Jornal do Brasil TARCISIO PADILHA JUNIOR, tarcisiopadilhajunior@yahoo.com.br

É possível compreender claramente os próprios objetivos, e ainda ser capaz de levar em consideração os objetivos de outras pessoas? Embora os objetivos de outras pessoas possam não estar incorporados aos nossos, bem podemos reconhecer nossa interdependência mútua.

 

A capacidade da pessoa sair conscientemente de si e se confrontar com outra pessoa é mobilizada em medidas e modos variados, atravessa uma sequência contínua de estágios. Constitui sempre a precondição para a transmissão do conhecimento, inclusive do autoconhecimento, algo que se desliga momentaneamente do sujeito do conhecimento, e atravessa uma cadeia ininterrupta de gerações.

 

Ultrapassa o valor de conselho de uma educação individual, testemunha a necessidade do fazer e refazer sem cessar o próprio balanço. Permite não confundir desejo e vontade, apreciação subjetiva e valor verdadeiro, opinião individual com conhecimento motivado. Exercício de cidadania que não pretende extinguir relações de poder, mas gerir o poder em nome do bem comum como referência maior.

 

Hoje o poder se define pela influência, significa a capacidade de fixar previamente suas condições, de modificar à vontade os seus parâmetros.

 

A possibilidade de cidadania plena depende de soluções buscadas localmente, também supõe a existência de individualidades fortes.

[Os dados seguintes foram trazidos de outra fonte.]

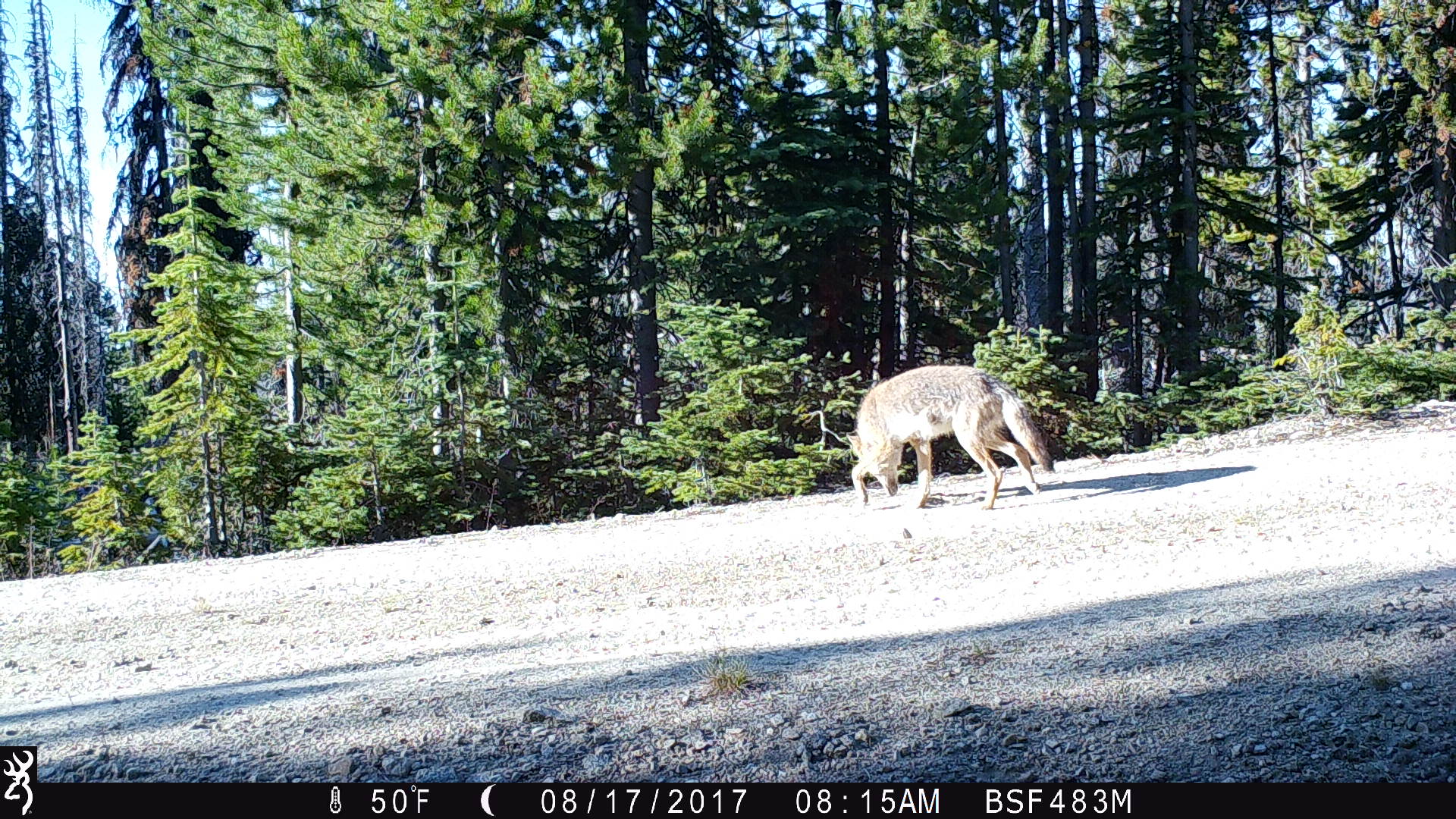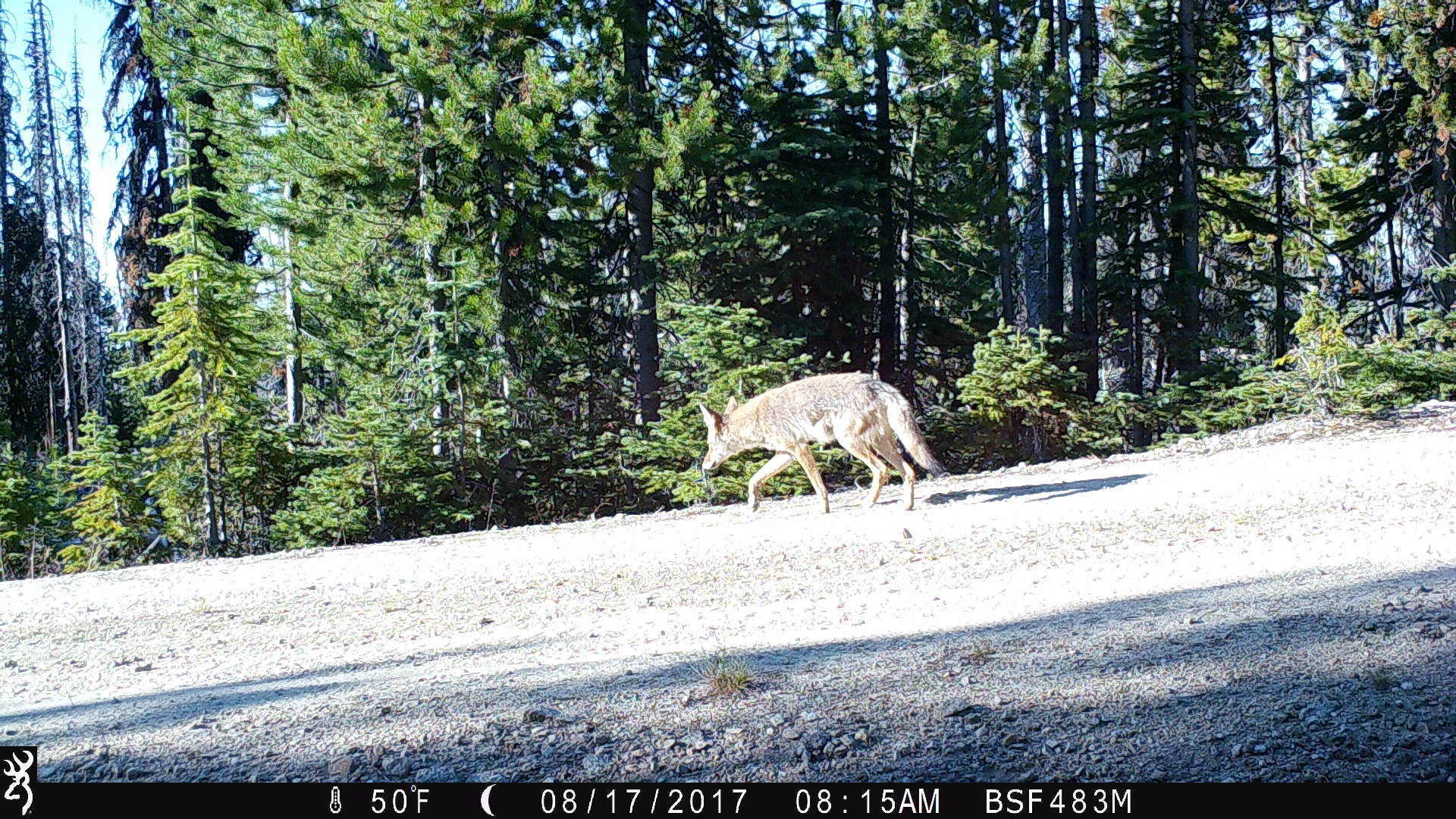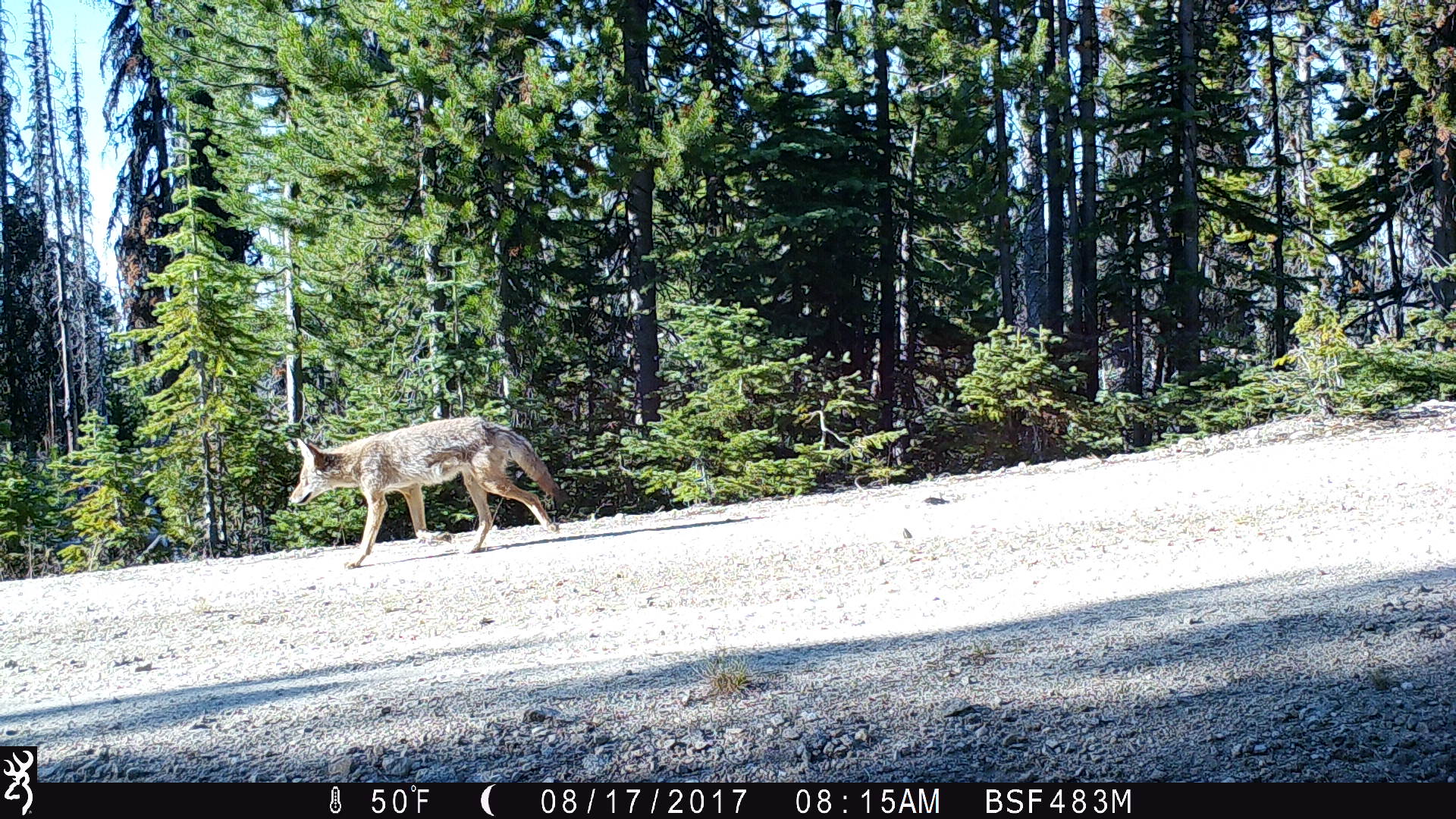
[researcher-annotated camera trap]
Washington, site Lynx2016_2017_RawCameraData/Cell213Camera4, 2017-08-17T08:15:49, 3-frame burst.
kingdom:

Os jovens já perceberam que a política se tornou uma questão de administração, no qual o processo de soluções foge ao controle democrático.

 

O que deve ser corrigido é cada vez mais significativo, e inadequações a serem corrigidas são tão importantes quanto medidas corretivas que são aplicadas. Não há coletivo que não seja estabelecido sobre a dinâmica da confiança inteligente entre seus membros. A observação atenta e continuada dos fatos basta para pôr no centro das atenções o problema fundamental do verdadeiro sentido da cidadania.

 

Se diferentes lados conseguirem reconhecer interesses em comum e usar a criatividade para estruturar um acordo, este será possível. Para chegar a este entendimento, ambos precisam confiar um no outro para revelar a informação que, de outro modo, permanecerá privada.

 

*Engenheiro, é autor de "Por Inteiro" (Editora Multifoco, 2019)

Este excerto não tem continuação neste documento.